Several threads and strains came out of it that are worth watching:
The former Massachusetts governor was patient, prudent and on point, directing almost all his criticism at Obama. Romney looked like a president. But all these traits were part of the rap that Romney was rigid and unlikeable, a presidential caricature without character, when he lost the 2008 nomination to John McCain. Romney's experience and name identification give him a running start this time. But he's also got the biggest hill to climb: explaining why a Massachusetts health-care law he signed was not a Republican version of the Obama health reform plan.
The former CEO of Godfather's Pizza said he would not appoint a Muslim to his administration because of the difficulty of differentiating between "peaceful" and "militant" Muslims. Afterward, Cain told reporters he did not think it was a bigoted answer. While Gingrich came to Cain's defense, Romney ? who, as a Mormon, has been on the receiving end of religious bigotry ? reminded viewers that "our country was founded on religious tolerance."
Cain's lack of political experience may have attracted prospective voters to his argument that the government needs a successful outsider-businessman to fix the budget. But religious litmus tests are not the products of experienced, winning politicians.
The day before the debate, the ex-Minnesota governor gave Democrats a perfect anti-Romney bumper sticker by criticizing Romney's Massachusetts health-care law as "ObamneyCare." Democrats have mocked Romney for trying to run away from a plan they say was a template for Obama's health-care reform. But pressed to address Romney with the criticism during the debate, Pawlenty backed off, and said he was merely paraphrasing Obama.
The rap on Gingrich has always been he's more of a human think tank than a leader. The mass defection of his senior staff just days before the debate didn't help.
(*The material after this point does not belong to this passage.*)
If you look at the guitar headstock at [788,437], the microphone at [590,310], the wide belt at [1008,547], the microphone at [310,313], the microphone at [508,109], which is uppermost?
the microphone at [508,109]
Gingrich tried to spin the campaign chaos into a case for a non-traditional path to the White House, telling Fox's Sean Hannity in a post-debate interview that he would run a "people-oriented grassroots" campaign that is "different from the normal Republican model." Translation: Little money for ads or organization, but enough staying power to get a debate microphone.
The model depends upon Gingrich excelling in debates, where he can deliver lines like this one from the CNN debate: "The Obama administration is an anti-jobs, anti-business, anti-American destructive force." But Gingrich's verbosity can also take him places where only an apology can get him out, as it did after he criticized House Budget Committee Paul Ryan's Medicare reform plan as "right-wing social engineering."
Most people don't yet know enough about Bachmann to spell her first name with just one "l." The "tea party" favorite has gotten a national media rap as a conservative gadfly, but her solid debate performance ? she came across as reasonable and informed ? was a good first national stage appearance as a presidential candidate.
Describing Bachmann as a thinking-woman's Sarah Palin, as some pundits do, is harsh on Palin, but it does speak to the surprise when people learn that Bachmann practiced tax law, and that she fostered 23 children without making a reality show about it. Bachmann has gotten an early presidential hook into the "tea party" activists that were attracted to Palin last year. Bachmann's solid debate performance could force Palin to make a decision on her own candidacy sooner rather than later.